▶ _FRAGMENTO_:

%%

También son necesarias otras decisiones referidas a contextos, modos de circulación y a la
obtención de recursos. Todo ello orientado a la producción de sentido subjetivo, social y
cultural, e histórico.
Siguiendo con la ayuda de Marta Zátonyi: “En una obra de arte está el mundo. El mundo
interior del artista y el mundo exterior. Su pasado y su presente. La posibilidad de verlo
depende de nuestra capacidad y disposición. De nuestra capacidad de preguntar a la obra…
cada obra va a contestar en la medida en que le podamos preguntar” (Zátonyi, 2002, p.62).
Esta cita nos da pie para continuar con la instancia de producción de sentido por parte del
espectador, en la recepción de la obra, que no precisamente se trata de una instancia pasiva,
sino que nos requiere de una mirada involucrada e interpretativa, completando el sentido de la
misma. Nuevamente John Berger nos ilustra al respecto, poéticamente: “quienes dibujamos, no
sólo dibujamos para hacer algo visible para los demás, sino también para acompañar a algo
invisible hacia su destino insondable” (Berger, 2012, p.16)

%%

▶ _ENTRADAS MOSTRADAS_:
%%

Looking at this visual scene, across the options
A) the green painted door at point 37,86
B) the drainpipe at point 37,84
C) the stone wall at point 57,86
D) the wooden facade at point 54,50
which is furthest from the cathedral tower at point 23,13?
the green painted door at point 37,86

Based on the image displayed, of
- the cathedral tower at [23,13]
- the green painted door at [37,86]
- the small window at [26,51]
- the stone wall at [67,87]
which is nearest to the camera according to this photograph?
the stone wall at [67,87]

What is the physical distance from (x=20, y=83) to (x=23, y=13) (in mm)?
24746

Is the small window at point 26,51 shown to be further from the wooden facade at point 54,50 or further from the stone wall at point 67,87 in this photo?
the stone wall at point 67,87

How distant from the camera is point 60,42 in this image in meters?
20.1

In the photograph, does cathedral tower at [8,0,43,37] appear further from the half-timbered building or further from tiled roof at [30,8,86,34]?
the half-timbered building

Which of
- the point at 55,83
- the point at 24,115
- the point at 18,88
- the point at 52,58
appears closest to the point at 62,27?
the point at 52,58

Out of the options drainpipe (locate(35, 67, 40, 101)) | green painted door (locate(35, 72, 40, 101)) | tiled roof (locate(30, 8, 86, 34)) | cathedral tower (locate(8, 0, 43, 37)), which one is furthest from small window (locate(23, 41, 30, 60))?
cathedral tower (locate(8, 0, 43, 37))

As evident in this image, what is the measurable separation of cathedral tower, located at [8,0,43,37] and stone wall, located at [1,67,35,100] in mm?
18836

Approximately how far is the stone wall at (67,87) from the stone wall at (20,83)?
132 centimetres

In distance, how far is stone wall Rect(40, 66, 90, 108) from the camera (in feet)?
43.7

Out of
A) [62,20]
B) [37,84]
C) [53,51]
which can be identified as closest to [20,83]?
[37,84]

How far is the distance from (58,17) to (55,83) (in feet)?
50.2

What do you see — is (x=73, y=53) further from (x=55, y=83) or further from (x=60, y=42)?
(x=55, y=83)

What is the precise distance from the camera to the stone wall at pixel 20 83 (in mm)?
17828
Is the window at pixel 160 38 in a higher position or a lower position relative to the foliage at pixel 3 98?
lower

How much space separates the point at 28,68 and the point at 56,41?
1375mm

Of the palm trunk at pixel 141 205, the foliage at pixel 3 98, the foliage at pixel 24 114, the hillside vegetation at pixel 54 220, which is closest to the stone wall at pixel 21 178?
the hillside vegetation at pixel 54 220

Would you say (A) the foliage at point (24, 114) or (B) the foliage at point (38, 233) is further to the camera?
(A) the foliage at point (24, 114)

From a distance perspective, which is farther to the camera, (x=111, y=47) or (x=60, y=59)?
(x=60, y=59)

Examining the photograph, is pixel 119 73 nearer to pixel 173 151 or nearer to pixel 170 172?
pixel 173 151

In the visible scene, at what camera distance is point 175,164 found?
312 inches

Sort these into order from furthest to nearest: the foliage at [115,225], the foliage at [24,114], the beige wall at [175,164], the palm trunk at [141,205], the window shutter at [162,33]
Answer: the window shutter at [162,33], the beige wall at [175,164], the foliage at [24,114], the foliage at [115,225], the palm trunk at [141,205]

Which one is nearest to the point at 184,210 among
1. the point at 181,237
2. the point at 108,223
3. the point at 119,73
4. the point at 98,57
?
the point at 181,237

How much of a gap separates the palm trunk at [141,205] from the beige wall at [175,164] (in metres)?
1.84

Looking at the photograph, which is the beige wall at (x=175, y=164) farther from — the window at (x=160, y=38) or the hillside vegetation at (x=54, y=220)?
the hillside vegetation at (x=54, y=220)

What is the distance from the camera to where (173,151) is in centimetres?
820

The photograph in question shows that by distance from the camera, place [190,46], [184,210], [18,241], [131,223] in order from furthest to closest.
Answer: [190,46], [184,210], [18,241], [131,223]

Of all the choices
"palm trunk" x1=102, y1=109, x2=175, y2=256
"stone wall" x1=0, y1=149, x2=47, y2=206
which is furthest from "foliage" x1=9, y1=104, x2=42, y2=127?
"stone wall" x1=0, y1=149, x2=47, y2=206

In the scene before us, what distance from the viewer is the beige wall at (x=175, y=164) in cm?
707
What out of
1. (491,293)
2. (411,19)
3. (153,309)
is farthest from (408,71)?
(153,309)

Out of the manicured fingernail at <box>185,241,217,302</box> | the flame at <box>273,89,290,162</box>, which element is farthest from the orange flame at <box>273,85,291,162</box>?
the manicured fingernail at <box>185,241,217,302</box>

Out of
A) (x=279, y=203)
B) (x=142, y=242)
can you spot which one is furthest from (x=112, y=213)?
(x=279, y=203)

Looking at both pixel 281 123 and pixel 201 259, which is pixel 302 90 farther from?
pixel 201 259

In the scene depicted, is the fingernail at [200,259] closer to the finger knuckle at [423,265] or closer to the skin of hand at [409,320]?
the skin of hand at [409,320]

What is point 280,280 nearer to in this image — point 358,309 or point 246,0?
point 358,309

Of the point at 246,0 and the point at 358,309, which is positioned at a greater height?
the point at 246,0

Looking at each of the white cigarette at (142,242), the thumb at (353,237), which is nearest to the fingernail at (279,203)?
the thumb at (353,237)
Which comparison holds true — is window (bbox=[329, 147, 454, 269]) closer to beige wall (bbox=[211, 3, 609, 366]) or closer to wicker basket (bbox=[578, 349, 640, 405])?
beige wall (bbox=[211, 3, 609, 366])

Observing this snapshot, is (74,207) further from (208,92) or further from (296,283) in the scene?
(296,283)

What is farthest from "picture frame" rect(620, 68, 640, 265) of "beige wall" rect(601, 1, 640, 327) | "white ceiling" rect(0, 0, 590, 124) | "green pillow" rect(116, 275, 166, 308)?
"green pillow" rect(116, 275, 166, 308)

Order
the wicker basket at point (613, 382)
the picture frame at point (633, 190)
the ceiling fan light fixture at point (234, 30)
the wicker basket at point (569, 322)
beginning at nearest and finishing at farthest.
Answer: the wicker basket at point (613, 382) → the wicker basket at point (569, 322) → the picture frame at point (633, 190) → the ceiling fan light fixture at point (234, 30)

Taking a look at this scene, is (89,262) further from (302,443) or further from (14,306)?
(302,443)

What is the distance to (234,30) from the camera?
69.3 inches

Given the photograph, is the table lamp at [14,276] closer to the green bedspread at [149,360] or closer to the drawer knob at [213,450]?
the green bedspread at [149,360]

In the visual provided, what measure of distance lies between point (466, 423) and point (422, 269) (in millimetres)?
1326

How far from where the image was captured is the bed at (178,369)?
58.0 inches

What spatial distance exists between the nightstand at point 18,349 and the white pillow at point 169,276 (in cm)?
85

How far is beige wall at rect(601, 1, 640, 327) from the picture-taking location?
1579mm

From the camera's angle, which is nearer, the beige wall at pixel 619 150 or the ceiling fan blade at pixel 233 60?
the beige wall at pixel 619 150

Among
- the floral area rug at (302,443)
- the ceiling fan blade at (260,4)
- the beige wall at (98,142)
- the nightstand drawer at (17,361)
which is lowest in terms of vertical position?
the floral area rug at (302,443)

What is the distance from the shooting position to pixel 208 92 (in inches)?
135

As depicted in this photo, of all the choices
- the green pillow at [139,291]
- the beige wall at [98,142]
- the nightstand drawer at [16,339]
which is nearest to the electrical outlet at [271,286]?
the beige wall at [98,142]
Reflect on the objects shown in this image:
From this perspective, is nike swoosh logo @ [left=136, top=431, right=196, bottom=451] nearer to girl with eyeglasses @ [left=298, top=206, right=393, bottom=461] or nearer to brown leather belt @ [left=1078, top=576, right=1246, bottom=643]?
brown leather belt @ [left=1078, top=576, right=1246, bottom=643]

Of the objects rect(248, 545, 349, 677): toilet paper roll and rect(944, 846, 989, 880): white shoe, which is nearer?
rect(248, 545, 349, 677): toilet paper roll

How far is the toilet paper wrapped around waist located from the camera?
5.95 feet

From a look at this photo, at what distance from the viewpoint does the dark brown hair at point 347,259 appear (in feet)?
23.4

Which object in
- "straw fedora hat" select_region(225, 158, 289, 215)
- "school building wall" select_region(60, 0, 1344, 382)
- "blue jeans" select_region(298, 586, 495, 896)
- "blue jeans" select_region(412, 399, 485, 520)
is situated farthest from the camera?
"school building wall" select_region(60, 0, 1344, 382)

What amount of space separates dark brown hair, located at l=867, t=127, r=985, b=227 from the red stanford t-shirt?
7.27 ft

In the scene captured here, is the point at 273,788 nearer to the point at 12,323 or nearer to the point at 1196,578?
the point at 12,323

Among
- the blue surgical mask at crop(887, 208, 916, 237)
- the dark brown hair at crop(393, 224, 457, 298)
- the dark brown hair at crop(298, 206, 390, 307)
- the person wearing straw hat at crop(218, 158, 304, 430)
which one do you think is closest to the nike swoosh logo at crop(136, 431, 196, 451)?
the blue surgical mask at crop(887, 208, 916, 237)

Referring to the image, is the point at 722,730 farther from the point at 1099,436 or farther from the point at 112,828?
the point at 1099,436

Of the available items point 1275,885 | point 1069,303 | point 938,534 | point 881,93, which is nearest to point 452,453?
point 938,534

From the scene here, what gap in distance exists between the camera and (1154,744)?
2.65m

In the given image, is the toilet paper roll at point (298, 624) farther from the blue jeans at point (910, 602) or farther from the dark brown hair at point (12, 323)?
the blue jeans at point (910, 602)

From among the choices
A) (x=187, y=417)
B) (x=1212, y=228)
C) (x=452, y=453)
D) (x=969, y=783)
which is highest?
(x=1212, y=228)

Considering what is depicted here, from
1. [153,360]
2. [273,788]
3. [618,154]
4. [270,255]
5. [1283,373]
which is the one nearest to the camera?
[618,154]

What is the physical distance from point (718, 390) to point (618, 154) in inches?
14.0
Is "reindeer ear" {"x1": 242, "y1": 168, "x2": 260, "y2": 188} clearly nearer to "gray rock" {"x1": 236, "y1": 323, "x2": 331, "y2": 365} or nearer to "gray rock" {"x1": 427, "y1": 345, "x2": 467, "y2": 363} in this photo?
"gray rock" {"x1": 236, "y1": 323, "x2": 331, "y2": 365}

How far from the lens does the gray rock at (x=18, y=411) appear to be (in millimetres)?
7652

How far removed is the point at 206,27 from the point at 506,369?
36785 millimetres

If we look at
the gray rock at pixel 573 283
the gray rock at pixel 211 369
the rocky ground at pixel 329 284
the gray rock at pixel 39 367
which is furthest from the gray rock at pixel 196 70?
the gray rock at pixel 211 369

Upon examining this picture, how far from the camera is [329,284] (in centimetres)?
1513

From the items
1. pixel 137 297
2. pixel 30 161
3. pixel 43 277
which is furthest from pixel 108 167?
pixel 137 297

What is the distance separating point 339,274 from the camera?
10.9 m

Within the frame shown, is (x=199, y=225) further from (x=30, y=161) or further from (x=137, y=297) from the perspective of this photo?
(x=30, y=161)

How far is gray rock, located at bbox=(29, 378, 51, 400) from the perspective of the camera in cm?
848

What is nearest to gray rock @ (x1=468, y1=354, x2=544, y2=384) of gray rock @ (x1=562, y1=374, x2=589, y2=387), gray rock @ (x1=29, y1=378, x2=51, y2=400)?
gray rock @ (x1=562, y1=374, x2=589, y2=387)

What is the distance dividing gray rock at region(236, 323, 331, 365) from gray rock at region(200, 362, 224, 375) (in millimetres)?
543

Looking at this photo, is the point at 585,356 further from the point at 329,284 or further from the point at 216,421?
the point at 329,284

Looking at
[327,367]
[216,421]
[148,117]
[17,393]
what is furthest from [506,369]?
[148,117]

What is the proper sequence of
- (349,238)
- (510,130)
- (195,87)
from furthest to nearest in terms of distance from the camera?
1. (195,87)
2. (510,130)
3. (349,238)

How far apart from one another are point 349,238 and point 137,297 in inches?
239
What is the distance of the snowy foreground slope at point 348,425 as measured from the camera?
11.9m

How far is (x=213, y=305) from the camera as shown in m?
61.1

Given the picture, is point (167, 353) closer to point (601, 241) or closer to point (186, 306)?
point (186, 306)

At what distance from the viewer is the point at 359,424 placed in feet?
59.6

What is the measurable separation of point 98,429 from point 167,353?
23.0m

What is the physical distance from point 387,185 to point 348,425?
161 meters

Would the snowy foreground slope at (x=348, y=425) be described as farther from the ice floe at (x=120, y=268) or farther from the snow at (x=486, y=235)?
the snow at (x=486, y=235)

%%

▶ _CONSIGNA_: Según la cita de Marta Zátonyi en el fragmento, ¿de qué depende la posibilidad de ver el mundo que hay en una obra de arte?

▶ _RESPUESTA_: De nuestra capacidad y disposición.